Variations in Model Development Overview

We then introduced a variety of changes to the model development, to evaluate the impact on the identified sex disparities in performance.

Changes to Model Training Data

In total, 1 widely proposed bias mitigation technique includes preprocessing the training data of a model to account for demographic representation, with previous research highlighting the benefit of training on demographically balanced or demographically stratified data sets [26]. We therefore created a range of data sets with varied sex representation and assessed for the impact on algorithm performance disparities.

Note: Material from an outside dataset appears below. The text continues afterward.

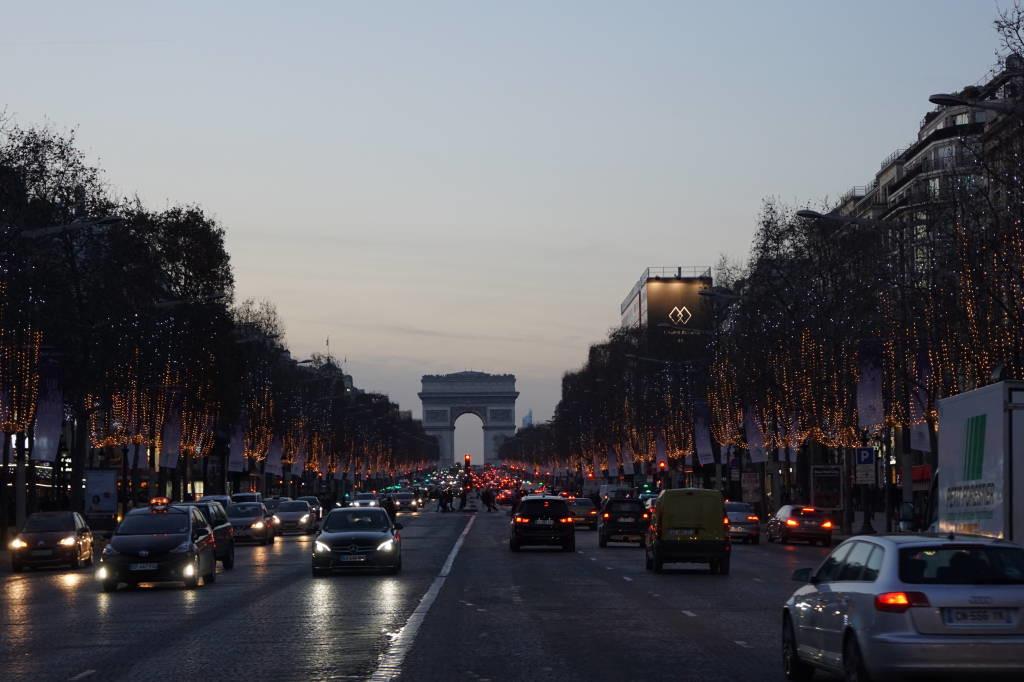Av. des Champs-Élysées - Roteiro Paris 5 Dias - Pontos Turísticos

To form the sex-balanced data set, we used the oversampling function of SMOTE(), which has been proposed as an effective method for improving the representation of underserved populations in ML data sets [27]. The SMOTE package generates new minority data points based on existing minority samples through linear interpolation [26,27]. Models were rebuilt as per the Model Reproduction section, using 4 different training data sets (sex-imbalanced, sex-balanced, and sex-specific; Tables S6 and S7 in Multimedia Appendix 1): (1) original sex-imbalanced training data, (2) sex-balanced training data, (3) female-only training data, and (4) male-only training data experiments.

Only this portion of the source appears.